SECÇÃO DO DOCUMENTO →
^^^^^^^^^^^^^^^^
E depois de ameaçar levemente os festivaleiros durante o final da tarde, com a noite a chuva caiu impiedosa ao terceiro do Festival Vodafone Paredes de Coura, mas ainda assim o público foi estóico e não abandonou.
Aliás, foi debaixo de uma chuva implacável que o público vibrou com o extraordinário concerto dos Black Midi, que, de certa forma, abençoaram o momento. E se a chuva foi impiedosa, o quarteto londrino provocou um autêntico dilúvio sonoro, com o seu rock disruptivo e implacável.

A massa humana que preenchia o anfiteatro natural de Coura, rapidamente se abstraiu da chuva e foi como se nada se passasse de anormal. A grande diferença foi que não houve pó, apesar do mosh e do crowdsurfing. Aliás, este último era mais facilitado pois os corpos deslizavam de forma quase natural.
^^^^^^^^^^^^^^^^
INSTRUÇÕES DA TAREFA →
Continue a crónica acima sobre o concerto dos Black Midi no Festival Vodafone Paredes de Coura, a partir da última frase apresentada.

DADOS DISPONÍVEIS →
^^^^^^^^^^^^^^^^
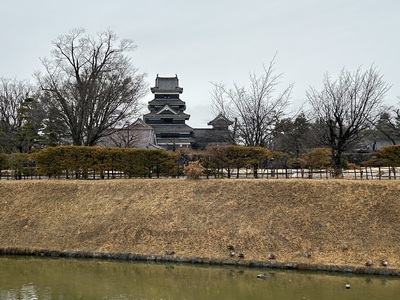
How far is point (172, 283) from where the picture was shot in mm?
^^^^^^^^^^^^^^^^
RESULTADO ABAIXO →
A intensidade que os Black Midi metem nas suas actuações é impressionante e ontem, no Taboão, não foi diferente, com os ingleses a assinarem o concerto do dia.

O terceiro dia do Couraíso (ontem pouco paraíso, porque a chuva é sempre um grande incómodo para os milhares de campistas) foi repleto de concertos interessantes, com o segundo destaque a ir para os portugueses Máquina, um verdadeiro portento rock, chamados à última da hora para substituírem os The Last Dinner Party, que cancelaram a vinda a Coura por doença de um dos seus elementos.

Por entre uma densa nuvem de fumo, João, na guitarra, Tomás, no baixo, e Halison, na bateria e voz, mostraram que as bandas nacionais estão à altura, assim as chamem mais vezes.
O concerto do trio lisboeta foi um autêntica e constante descarga de energia. Riffs de guitarra com muita distorção e muito noise, sons intensos, sujos e repetitivos no baixo e uma bateria mecanizada compõem o ramalhete sonoro dos Máquina, que é ainda envolto numa densa atmosfera electrónica.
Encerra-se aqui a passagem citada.